Alla fine del cinquecento, non si può non citare la bolognese Lavinia Fontana, pure essa figlia di un famoso pittore. Presso la bottega del padre ebbe l'opportunità di frequentare i famosi Carracci, da subirne stilisticamente la loro influenza. Ritrattista, come del resto erano quasi tutte le pittrici donne, ebbe anche la possibilità di ottenere importanti lavori su commissione da diventare anche la prima donna a dipingere una pala d'altare, la bellissima “Assunzione della Vergine” ancora oggi vedibile a Imola. Sotto la protezione di papa Gregorio XIII fu pittrice a Roma tanto da essere considerata la “Pontificia pittrice” e comunque oltre ad essere apprezzata per le sue capacità artistiche lo fu anche come donna e soprattutto come madre, perchè nonostante i dodici figli avuti, riuscì sempre a gestirsi lodevolmente in ambe le parti.

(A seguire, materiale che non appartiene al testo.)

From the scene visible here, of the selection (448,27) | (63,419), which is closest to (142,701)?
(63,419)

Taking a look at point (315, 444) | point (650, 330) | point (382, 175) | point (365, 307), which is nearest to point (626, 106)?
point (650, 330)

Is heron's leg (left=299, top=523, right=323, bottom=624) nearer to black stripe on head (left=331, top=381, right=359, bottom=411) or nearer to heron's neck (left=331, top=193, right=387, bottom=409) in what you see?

Fede Galizia, fu un'importante pittrice soprattutto di nature morte, un genere però che era ritenuto di minore importanza, del XVII secolo avendo anche lei imparato presso la bottega del padre miniaturista Nunzio Galizia, tanto da essere apprezzata dall'Arcimboldi che portò alcune sue opere all'attenzione della corte di Praga presso Rodolfo II. Ma non soltanto nature morte, se si pensa che a soli diciotto anni realizzò una “Giuditta con la testa di Oloferne” assolutamente particolare e geniale, uscendo rappresentativamente da ogni schema del tempo, una Giuditta alquanto signorile ricoperta di gioielli (minuziosamente e accuratamente dipinti) e con vesti alquanto ricamate e con ricche decorazioni. Non solo ma volle “auto ritrarsi” nella parte di Giuditta. Fede Galizia per avere piena e assoluta libertà di dedicarsi alla pittura, rinunciò a sposarsi e purtroppo a 52 anni morì stroncata dal male del tempo, ovvero la peste.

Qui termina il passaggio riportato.